Critics blast plan to build Green P lot instead of affordable housing
Published Monday, July 22, 2019 7:15PM EDT
Last Updated Tuesday, July 23, 2019 12:43PM EDT
Toronto’s mayor has joined a chorus of calls by housing advocates to put the brakes on a plan to pave over a city property—before the Green P gets the green light.
In a letter to the chair of the Toronto Parking Authority, Toronto Mayor John Tory wrote that he has serious concerns over the plan to build a surface parking lot at the corner of Eglinton Avenue West and Caledonia Road, because the city-owned property could otherwise be transformed into much-needed affordable housing.
“We just can’t go on any longer building parking lots on pieces of land that are close to transit,” Tory told CTV News Toronto.

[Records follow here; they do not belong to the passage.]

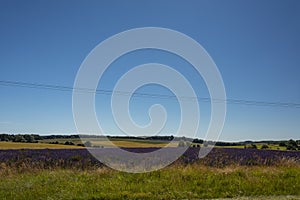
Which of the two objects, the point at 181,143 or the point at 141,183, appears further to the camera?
the point at 181,143

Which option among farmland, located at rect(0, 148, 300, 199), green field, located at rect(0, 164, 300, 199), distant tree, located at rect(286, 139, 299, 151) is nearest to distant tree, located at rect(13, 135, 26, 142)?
farmland, located at rect(0, 148, 300, 199)

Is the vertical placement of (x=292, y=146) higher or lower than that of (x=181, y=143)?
higher

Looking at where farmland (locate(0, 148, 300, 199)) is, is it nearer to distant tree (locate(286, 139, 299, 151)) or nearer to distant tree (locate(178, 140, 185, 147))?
distant tree (locate(178, 140, 185, 147))

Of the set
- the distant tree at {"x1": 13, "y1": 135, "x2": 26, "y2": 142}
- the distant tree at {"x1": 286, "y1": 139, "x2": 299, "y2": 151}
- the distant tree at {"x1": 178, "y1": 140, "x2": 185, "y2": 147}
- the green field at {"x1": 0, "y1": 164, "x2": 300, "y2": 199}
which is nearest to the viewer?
the green field at {"x1": 0, "y1": 164, "x2": 300, "y2": 199}

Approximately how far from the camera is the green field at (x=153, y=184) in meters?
9.91

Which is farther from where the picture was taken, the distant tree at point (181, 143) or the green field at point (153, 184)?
the distant tree at point (181, 143)

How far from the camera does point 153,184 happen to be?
1138 cm

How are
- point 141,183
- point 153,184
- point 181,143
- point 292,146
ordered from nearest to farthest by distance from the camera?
point 153,184, point 141,183, point 181,143, point 292,146

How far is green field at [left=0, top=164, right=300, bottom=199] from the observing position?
991 centimetres

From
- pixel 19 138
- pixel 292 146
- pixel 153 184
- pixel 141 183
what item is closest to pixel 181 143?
pixel 292 146

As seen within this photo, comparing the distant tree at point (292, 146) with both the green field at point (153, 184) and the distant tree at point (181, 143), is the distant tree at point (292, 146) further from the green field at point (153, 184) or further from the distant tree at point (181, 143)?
the green field at point (153, 184)

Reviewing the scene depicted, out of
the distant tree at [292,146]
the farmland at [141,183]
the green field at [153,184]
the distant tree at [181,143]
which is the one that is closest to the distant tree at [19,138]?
the distant tree at [181,143]

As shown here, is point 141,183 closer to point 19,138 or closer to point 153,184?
point 153,184

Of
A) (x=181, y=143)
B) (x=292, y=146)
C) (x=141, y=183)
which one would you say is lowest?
(x=141, y=183)
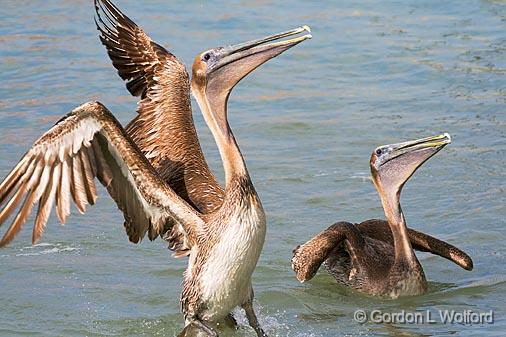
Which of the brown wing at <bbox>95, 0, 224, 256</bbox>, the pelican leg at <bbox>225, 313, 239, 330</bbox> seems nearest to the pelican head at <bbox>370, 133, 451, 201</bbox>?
the brown wing at <bbox>95, 0, 224, 256</bbox>

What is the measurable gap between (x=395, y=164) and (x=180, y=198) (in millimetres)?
1964

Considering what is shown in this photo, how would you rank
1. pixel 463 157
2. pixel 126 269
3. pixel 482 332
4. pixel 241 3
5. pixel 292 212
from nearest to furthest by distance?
pixel 482 332 → pixel 126 269 → pixel 292 212 → pixel 463 157 → pixel 241 3

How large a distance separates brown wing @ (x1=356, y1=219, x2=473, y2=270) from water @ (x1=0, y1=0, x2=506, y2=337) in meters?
0.21

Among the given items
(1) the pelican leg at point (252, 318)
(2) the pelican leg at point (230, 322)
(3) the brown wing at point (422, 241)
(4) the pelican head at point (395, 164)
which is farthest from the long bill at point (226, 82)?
(3) the brown wing at point (422, 241)

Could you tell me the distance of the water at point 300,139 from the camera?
7.81m

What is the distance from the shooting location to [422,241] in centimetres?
825

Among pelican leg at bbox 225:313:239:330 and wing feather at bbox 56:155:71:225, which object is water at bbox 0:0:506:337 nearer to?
pelican leg at bbox 225:313:239:330

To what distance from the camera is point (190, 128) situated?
25.8 ft

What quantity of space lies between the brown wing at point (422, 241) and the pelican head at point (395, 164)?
35 cm

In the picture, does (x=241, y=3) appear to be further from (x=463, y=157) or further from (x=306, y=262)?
(x=306, y=262)

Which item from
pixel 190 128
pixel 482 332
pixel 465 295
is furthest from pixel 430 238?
pixel 190 128

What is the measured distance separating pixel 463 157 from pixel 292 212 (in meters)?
1.88

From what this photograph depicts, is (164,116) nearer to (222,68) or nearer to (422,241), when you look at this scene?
(222,68)

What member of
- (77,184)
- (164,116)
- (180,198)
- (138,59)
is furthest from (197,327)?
(138,59)
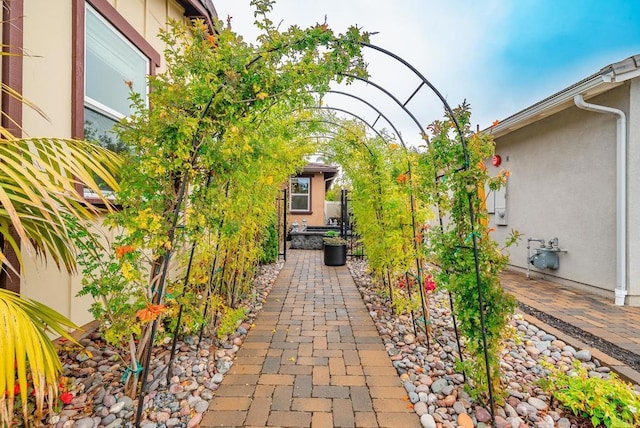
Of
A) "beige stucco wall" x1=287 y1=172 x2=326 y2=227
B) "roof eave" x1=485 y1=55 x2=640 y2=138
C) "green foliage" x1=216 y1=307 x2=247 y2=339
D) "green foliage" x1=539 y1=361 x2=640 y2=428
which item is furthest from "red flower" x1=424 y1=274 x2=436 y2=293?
"beige stucco wall" x1=287 y1=172 x2=326 y2=227

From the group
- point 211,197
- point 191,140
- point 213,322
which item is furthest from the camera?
point 213,322

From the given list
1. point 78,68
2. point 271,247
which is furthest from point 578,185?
point 78,68

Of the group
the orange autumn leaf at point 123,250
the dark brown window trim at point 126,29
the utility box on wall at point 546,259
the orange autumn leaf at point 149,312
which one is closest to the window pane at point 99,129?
the dark brown window trim at point 126,29

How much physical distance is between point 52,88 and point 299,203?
998 cm

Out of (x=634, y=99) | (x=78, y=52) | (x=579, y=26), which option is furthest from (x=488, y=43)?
(x=78, y=52)

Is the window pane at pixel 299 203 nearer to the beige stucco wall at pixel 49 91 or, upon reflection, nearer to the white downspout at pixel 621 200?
the white downspout at pixel 621 200

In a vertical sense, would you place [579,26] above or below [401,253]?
above

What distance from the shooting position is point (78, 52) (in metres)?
2.34

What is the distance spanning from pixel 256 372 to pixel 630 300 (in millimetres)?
4736

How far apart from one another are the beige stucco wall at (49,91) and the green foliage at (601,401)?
11.5ft

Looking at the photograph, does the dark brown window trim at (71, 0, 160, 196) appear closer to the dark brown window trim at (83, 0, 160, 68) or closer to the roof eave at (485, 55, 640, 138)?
the dark brown window trim at (83, 0, 160, 68)

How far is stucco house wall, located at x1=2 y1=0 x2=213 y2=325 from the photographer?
6.63 ft

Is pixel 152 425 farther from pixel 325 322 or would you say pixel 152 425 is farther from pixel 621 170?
pixel 621 170

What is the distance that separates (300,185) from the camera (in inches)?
474
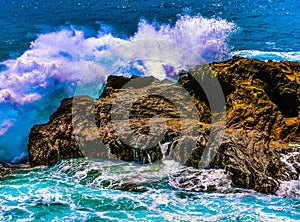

The city purchased several low-rise buildings around 2212 Eglinton Avenue West several years ago, with the intent of building a 24-spot surface parking lot to help offset the street parking lost to the Eglinton Crosstown LRT. But housing advocates say not only would tearing down the residential units mean a net loss of rental housing - the city would be forgoing an opportunity to build dozens more affordable apartments on the site, potentially above an underground parking lot.
“We have a housing crisis, we don't have a parking crisis,” said housing advocate Mark Richardson.
Richardson has formally asked the parking authority to cancel plans for the parking lot - calling the $850,000 contract to demolish the buildings and build a parking a lot a waste of money for the city - on top of the millions already spent on buying the properties.
“It’s over $120,000 per parking spot,” he said.
The parking authority will vote on whether to proceed with the contract on Tuesday. Chair Hartley Lefton told CTV News Toronto on Monday that he will be asking the board to work with the city to find a collaborative solution.
Richardson says he hopes the board agrees to stop the wrecking ball before more housing units are lost.
“Parking lots are fine, but a surface parking lot that is being created by tearing down existing housing is a total waste of time and money for the city.”